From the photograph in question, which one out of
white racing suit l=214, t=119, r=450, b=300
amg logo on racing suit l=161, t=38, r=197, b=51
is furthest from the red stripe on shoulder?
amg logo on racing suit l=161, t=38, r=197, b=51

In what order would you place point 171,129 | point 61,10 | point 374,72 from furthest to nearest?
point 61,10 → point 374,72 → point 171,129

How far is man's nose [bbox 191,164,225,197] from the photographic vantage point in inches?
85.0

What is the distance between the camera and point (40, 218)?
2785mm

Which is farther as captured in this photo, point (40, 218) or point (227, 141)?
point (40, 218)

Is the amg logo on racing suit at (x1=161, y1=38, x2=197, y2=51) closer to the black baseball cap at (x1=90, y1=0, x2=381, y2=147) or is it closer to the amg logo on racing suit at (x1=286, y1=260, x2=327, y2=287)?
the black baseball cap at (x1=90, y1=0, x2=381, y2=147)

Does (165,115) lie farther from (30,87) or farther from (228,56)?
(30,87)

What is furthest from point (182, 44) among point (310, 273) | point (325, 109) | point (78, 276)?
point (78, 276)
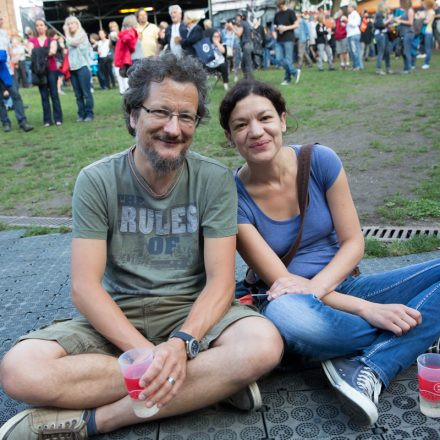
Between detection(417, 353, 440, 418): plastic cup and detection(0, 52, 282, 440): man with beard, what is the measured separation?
1.75ft

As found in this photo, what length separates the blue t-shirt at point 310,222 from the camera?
254 cm

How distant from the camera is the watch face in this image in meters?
2.07

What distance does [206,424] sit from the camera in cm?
217

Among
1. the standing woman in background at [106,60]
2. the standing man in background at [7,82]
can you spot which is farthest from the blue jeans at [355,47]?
the standing man in background at [7,82]

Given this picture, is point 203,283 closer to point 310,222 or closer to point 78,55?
point 310,222

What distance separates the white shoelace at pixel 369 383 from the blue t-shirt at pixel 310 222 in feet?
1.76

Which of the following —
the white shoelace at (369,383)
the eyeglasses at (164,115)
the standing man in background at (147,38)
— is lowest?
the white shoelace at (369,383)

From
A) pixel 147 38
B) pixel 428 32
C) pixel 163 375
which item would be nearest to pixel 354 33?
pixel 428 32

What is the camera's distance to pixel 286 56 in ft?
43.5

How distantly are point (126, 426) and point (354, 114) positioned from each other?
7820mm

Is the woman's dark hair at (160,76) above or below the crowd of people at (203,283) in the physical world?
above

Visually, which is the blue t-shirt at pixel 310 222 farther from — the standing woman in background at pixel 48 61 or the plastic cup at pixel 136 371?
the standing woman in background at pixel 48 61

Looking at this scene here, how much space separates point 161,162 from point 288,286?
76 cm

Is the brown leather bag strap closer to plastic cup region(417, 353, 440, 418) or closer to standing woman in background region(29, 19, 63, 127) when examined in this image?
plastic cup region(417, 353, 440, 418)
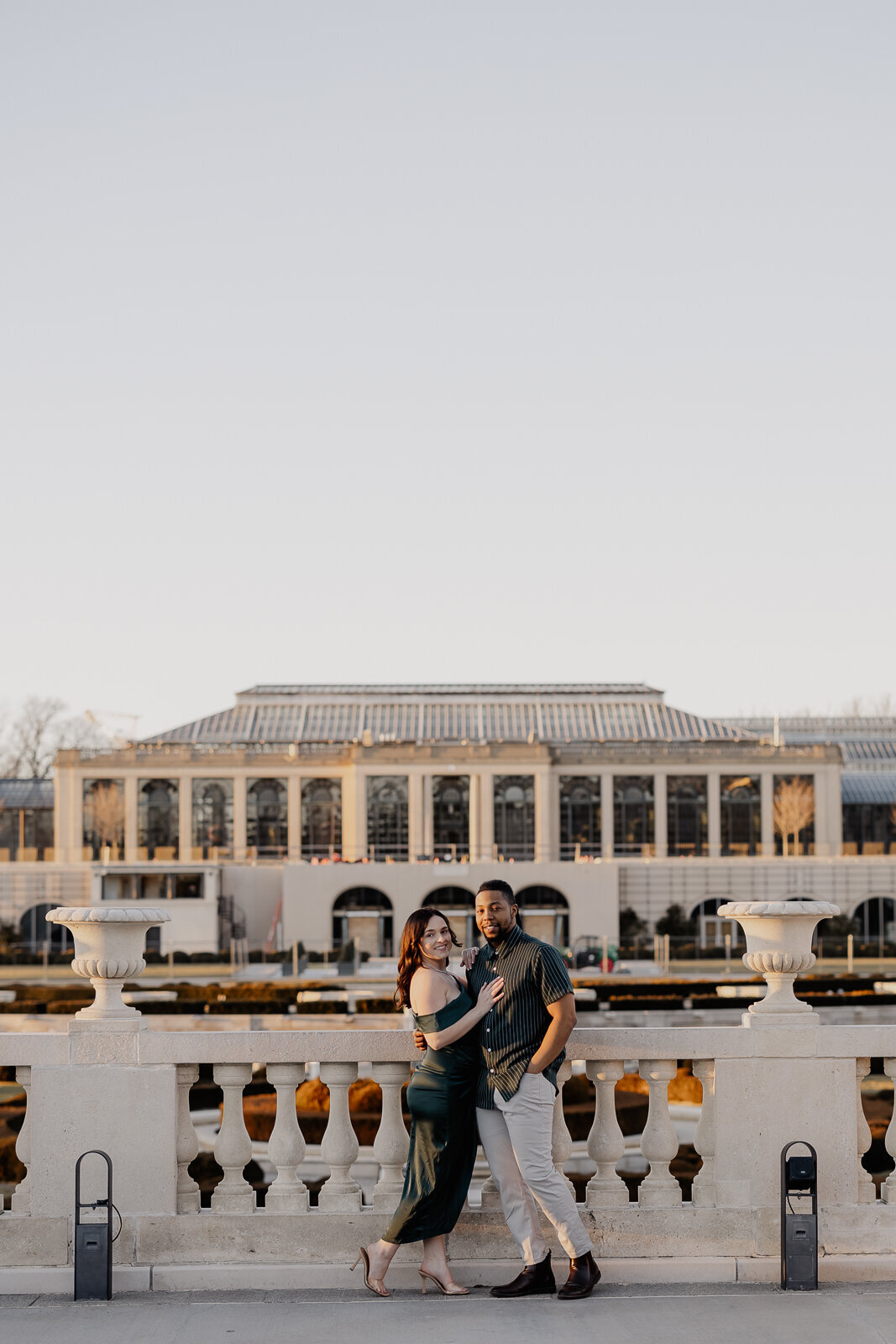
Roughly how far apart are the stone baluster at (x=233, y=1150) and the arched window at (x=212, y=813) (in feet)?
252

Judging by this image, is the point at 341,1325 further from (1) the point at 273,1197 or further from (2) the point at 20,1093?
(2) the point at 20,1093

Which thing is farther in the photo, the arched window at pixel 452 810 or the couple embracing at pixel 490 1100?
the arched window at pixel 452 810

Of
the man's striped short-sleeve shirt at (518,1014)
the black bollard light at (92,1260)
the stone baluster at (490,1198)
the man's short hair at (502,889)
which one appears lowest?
the black bollard light at (92,1260)

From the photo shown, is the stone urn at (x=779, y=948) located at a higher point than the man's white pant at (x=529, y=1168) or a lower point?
higher

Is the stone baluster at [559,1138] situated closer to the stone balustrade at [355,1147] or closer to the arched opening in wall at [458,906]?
the stone balustrade at [355,1147]

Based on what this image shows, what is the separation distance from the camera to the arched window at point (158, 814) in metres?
84.3

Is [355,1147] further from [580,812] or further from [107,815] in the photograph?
[580,812]

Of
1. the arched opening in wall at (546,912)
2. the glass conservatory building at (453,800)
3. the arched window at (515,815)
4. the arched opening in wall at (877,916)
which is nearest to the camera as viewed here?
the arched opening in wall at (546,912)

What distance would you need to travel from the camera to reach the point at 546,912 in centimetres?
7138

┄┄┄┄┄┄

Given request:
Copy all of the entries above word for word, leaving out the pictures.

Correct output:
From the photograph in question, which one out of
white racing suit l=214, t=119, r=450, b=300
amg logo on racing suit l=161, t=38, r=197, b=51
is furthest from the red stripe on shoulder?
amg logo on racing suit l=161, t=38, r=197, b=51

In what order would you place point 171,129 | point 61,10 | point 374,72 from furthest to nearest?
point 61,10 → point 374,72 → point 171,129

How far is man's nose [bbox 191,164,225,197] from the photographic vantage point in inches?
85.0

What is the distance between the camera and point (40, 218)?
2785mm

Which is farther as captured in this photo, point (40, 218) or point (227, 141)?
point (40, 218)

Is the amg logo on racing suit at (x1=161, y1=38, x2=197, y2=51) closer to the black baseball cap at (x1=90, y1=0, x2=381, y2=147) or is it closer to the amg logo on racing suit at (x1=286, y1=260, x2=327, y2=287)?
the black baseball cap at (x1=90, y1=0, x2=381, y2=147)

Does (165,115) lie farther from (30,87) or farther from (228,56)?
(30,87)

What is furthest from point (182, 44) among point (310, 273) | point (325, 109) | point (78, 276)?
point (78, 276)
Between detection(417, 353, 440, 418): plastic cup and detection(0, 52, 282, 440): man with beard, what is the measured separation?
1.75ft

As found in this photo, what length separates the blue t-shirt at point 310,222 from the camera?
254 cm

How distant from the camera is the watch face in this image in meters?
2.07

What distance does [206,424] sit from the camera in cm?
217

Among
1. the standing woman in background at [106,60]
2. the standing man in background at [7,82]
can you spot which is farthest from the blue jeans at [355,47]?
the standing man in background at [7,82]

Given this picture, is point 203,283 closer to point 310,222 or closer to point 78,55?
point 310,222

What distance separates the white shoelace at pixel 369 383 from the blue t-shirt at pixel 310 222 in feet?
1.76

Which of the following —
the white shoelace at (369,383)
the eyeglasses at (164,115)
the standing man in background at (147,38)
— is lowest?
the white shoelace at (369,383)

From
A) pixel 147 38
B) pixel 428 32
C) pixel 163 375
which item would be nearest to pixel 354 33?
pixel 428 32

What is the camera's distance to pixel 286 56 in ft?
43.5

How distantly are point (126, 426) and point (354, 114) positioned from each other?
7820mm

Is the woman's dark hair at (160,76) above or below the crowd of people at (203,283) in the physical world?
above

Visually, which is the blue t-shirt at pixel 310 222 farther from — the standing woman in background at pixel 48 61 or the plastic cup at pixel 136 371?
the standing woman in background at pixel 48 61

Looking at this scene here, how much space separates point 161,162 from point 288,286?
76 cm

Is the brown leather bag strap closer to plastic cup region(417, 353, 440, 418) or closer to standing woman in background region(29, 19, 63, 127) when examined in this image?
plastic cup region(417, 353, 440, 418)
Roughly how far apart are the stone baluster at (x=233, y=1150) and the arched window at (x=212, y=813) (in feet)?
252

Judging by this image, is the point at 341,1325 further from (1) the point at 273,1197 or further from (2) the point at 20,1093?
(2) the point at 20,1093

Which thing is farther in the photo, the arched window at pixel 452 810 or the couple embracing at pixel 490 1100?
the arched window at pixel 452 810

Of
the man's striped short-sleeve shirt at (518,1014)
the black bollard light at (92,1260)
the stone baluster at (490,1198)
the man's short hair at (502,889)
which one appears lowest?
the black bollard light at (92,1260)

From the photo shown, is the stone urn at (x=779, y=948) located at a higher point than the man's white pant at (x=529, y=1168) or a lower point?
higher

Is the stone baluster at [559,1138] situated closer to the stone balustrade at [355,1147] or closer to the arched opening in wall at [458,906]?
the stone balustrade at [355,1147]

Based on what this image shows, what is the separation distance from the camera to the arched window at point (158, 814) in metres?
84.3

Is [355,1147] further from [580,812] or further from [107,815] in the photograph?
[580,812]

Of
1. the arched opening in wall at (546,912)
2. the glass conservatory building at (453,800)
3. the arched window at (515,815)
4. the arched opening in wall at (877,916)
which is nearest to the camera as viewed here?
the arched opening in wall at (546,912)

What distance would you need to travel from the camera to reach the point at 546,912 in centimetres?
7138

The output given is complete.